Five Criteria for Manliness
The basic premise of this website is that
Stay-At-Home-Dads should do things that maintain
their masculinity. In past columns, I have offered
examples of manly endeavors, like chopping wood and
playing sports. However, this list is limited by my
imagination. What if a man is more creative that I
am? Instead of creating a finite list, I need to
put down some guidelines so that others may take
the list where no man has gone before.
In order for an activity to be masculating (a
word I just made up that means it helps to build up
the testosterone and reduces emasculation), it has
to meet most, if not all, of the following
criteria. In general, these are things that men do
that women do NOT do:
1) It should make you sweat. Women glow. Men
sweat and have sweat since that first male fish
struggled out of the water. When we sweat, we flush
all those toxins floating around inside our bodies
and create that smell of manly accomplishment. When
women smell, they quickly and quietly sneak off to
take a shower. When men smell, we take a big whiff,
yell, Whoo! I am ripe! and sit down and
have a beer until we dry off.
2) It should be loud. Yelling or grunting or
cheering or cursing has a similar effect to
sweating. It purges tension that, if allowed to
accumulate, causes all sorts of problems.

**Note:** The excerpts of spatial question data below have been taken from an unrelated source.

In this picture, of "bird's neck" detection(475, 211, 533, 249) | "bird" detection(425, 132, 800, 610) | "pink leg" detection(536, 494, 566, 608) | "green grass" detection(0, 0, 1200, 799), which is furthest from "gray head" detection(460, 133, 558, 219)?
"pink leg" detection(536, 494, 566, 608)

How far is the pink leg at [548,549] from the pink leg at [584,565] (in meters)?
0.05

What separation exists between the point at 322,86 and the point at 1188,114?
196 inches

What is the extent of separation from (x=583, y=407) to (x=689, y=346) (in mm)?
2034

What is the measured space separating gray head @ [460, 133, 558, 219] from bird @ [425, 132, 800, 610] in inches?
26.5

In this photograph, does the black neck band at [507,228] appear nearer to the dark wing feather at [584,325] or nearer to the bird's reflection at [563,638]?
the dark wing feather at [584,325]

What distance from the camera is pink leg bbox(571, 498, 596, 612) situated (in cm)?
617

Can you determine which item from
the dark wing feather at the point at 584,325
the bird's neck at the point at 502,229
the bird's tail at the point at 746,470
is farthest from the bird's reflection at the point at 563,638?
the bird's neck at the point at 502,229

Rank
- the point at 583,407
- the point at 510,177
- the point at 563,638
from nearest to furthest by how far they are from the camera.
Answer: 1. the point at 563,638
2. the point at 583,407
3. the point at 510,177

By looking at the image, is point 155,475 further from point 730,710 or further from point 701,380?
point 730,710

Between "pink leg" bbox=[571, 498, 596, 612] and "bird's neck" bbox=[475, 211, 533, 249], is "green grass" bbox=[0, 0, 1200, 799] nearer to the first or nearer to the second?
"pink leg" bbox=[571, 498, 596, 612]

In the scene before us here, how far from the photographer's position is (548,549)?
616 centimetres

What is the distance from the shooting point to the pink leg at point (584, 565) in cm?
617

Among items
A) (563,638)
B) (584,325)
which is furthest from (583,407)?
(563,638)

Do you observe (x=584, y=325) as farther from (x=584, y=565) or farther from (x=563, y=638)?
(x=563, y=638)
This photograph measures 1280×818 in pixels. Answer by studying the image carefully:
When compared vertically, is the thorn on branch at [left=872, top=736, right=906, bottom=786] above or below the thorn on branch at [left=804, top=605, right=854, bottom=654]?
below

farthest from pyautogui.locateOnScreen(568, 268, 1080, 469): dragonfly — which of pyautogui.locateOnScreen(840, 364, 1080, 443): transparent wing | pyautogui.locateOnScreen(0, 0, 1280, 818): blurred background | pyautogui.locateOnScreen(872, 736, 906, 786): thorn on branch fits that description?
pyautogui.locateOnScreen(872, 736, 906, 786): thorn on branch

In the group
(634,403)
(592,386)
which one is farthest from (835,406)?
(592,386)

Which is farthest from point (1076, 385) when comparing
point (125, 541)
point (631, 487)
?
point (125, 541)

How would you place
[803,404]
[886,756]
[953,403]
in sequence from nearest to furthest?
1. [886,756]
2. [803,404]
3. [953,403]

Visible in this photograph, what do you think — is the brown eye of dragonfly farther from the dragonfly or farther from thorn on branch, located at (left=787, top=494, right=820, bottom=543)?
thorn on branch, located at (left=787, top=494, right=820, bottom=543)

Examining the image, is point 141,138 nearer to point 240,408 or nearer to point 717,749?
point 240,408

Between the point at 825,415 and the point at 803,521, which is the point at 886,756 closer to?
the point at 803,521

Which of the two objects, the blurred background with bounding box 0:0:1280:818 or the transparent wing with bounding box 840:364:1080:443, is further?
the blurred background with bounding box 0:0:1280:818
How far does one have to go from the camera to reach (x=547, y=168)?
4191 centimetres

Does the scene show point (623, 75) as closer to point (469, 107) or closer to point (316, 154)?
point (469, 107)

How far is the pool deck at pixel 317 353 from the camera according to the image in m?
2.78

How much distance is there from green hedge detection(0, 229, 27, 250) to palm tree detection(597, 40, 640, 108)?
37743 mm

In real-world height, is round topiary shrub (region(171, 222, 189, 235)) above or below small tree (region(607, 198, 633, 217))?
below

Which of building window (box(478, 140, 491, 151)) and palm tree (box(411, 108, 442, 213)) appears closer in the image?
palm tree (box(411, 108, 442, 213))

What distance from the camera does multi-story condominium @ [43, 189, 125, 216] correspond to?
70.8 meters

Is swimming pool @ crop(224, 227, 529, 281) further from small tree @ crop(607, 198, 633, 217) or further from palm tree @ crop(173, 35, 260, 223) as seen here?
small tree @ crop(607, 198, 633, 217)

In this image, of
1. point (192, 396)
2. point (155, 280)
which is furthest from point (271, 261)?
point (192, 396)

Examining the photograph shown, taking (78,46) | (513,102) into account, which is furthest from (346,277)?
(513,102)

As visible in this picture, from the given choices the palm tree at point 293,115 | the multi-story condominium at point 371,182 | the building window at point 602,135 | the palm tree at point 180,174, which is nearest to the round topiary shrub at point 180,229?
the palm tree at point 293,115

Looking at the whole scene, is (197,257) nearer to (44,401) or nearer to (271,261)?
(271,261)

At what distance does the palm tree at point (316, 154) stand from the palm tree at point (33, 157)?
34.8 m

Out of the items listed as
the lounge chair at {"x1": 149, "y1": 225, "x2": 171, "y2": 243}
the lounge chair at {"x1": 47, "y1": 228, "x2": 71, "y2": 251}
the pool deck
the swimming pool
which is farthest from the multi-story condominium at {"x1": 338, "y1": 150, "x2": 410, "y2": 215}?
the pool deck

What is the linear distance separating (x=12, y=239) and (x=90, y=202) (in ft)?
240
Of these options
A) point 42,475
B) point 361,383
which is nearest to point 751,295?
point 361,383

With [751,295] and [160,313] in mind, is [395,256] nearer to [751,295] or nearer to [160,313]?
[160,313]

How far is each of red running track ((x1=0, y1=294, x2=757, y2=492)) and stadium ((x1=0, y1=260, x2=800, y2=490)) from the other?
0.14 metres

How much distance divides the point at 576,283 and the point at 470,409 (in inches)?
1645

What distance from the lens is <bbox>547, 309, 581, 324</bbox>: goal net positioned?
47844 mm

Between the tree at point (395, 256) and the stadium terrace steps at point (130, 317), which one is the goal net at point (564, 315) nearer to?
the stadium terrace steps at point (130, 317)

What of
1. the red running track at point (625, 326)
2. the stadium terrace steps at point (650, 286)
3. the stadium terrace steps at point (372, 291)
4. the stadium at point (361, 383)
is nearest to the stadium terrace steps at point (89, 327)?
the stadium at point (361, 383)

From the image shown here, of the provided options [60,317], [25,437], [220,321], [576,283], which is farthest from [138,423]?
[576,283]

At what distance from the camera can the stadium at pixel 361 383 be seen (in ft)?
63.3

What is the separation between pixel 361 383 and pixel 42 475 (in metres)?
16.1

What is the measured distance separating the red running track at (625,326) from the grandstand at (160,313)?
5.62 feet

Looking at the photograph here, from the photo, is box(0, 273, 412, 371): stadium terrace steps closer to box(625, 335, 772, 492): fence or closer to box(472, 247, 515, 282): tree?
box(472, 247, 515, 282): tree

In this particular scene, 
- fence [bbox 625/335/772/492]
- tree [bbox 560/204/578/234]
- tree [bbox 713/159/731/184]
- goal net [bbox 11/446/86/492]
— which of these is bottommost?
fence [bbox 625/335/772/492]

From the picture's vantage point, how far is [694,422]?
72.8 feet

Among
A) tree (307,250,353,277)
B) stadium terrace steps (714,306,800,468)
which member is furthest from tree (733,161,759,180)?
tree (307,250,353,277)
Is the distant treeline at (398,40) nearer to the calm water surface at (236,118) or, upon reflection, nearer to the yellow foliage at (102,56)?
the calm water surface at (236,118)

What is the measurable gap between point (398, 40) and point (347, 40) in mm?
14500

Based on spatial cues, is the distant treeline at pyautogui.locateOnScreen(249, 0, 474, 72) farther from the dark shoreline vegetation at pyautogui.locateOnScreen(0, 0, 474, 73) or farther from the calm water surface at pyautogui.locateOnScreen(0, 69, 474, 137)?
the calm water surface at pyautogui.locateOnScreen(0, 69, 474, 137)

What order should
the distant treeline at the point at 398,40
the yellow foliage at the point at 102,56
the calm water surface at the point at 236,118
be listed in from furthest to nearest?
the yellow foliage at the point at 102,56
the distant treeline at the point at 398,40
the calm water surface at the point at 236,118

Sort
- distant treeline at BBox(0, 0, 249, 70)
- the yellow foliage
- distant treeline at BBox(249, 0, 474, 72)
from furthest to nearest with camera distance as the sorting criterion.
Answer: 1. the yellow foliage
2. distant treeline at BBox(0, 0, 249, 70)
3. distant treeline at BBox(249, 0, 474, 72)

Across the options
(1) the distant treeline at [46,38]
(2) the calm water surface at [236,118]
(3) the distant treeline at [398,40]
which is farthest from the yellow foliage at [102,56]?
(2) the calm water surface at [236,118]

Obviously, when you play a game like football or
hockey, you are going to holler when you hit
someone or shoot the puck. You also need to scream
when watching a game. Watching a big game when you
have to be quiet (like when the kids are asleep) is
dangerous. Chopping wood is good because you have
to grunt to do it right. Hiking and camping
dont lend themselves to loudness, so you have
to find a good high cliff and holler to your echo.
If you holler when you are woodworking, thats
probably a bad sign.
3) It has to accomplish something. No man does
anything for no reason, no matter what his wife
might think. At the end of the day, you need to be
able to look back and say, This day was not
wasted. I did (BLANK). Going to sleep with a
sense of accomplishment is important, whether you
cheered your team to victory (or defeat), made
enough firewood for the winter, or raked the lawn..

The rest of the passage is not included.